Shaun Thomas <sthomas@optionshouse.com> writes:
> A developer was complaining about a view he created to abstract an added
> column in a left join. ...
> Curious, I whipped up this test case:
> CREATE VIEW v_slow_view AS
> SELECT foo.*, tf.small_label IS NOT NULL AS has_small_label
> FROM foo
> LEFT JOIN tiny_foo tf USING (small_label);
> SELECT bar.*, foo.*, tf.small_label IS NOT NULL AS has_small_label
> FROM bar
> LEFT JOIN foo ON (foo.id = bar.foo_id)
> LEFT JOIN tiny_foo tf USING (small_label)
> WHERE bar.id IN (750, 1750, 2750)
> ORDER BY bar.id;
> SELECT bar.*, sv.*
> FROM bar
> LEFT JOIN v_slow_view sv ON (sv.id = bar.foo_id)

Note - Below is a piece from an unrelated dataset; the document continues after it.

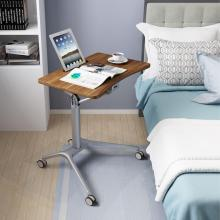 Height Adjustable Bed Table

> WHERE bar.id IN (750, 1750, 2750)
> ORDER BY bar.id;
These queries are not actually equivalent. In the first one, it is
impossible for "has_small_label" to read out as NULL: it will either be
true or false. However, in the second one, the IS NOT NULL is evaluated
below the LEFT JOIN to "sv", and therefore it is required that the query
return NULL for "has_small_label" in any row where bar.foo_id lacks a
join partner.
To implement that behavior correctly, we're forced to form the
foo-to-tiny_foo join first, then do the left join with bar (which'll
replace RHS columns by nulls where necessary).
And that means that you get the inefficient plan wherein the
foo-to-tiny_foo join is computed in its entirety.
9.2 does this case better, by virtue of the "parameterized plan" stuff,
which exists specifically to let us use nestloop-with-inner-indexscan
plans even when there are some join order restrictions complicating
matters.
regards, tom lane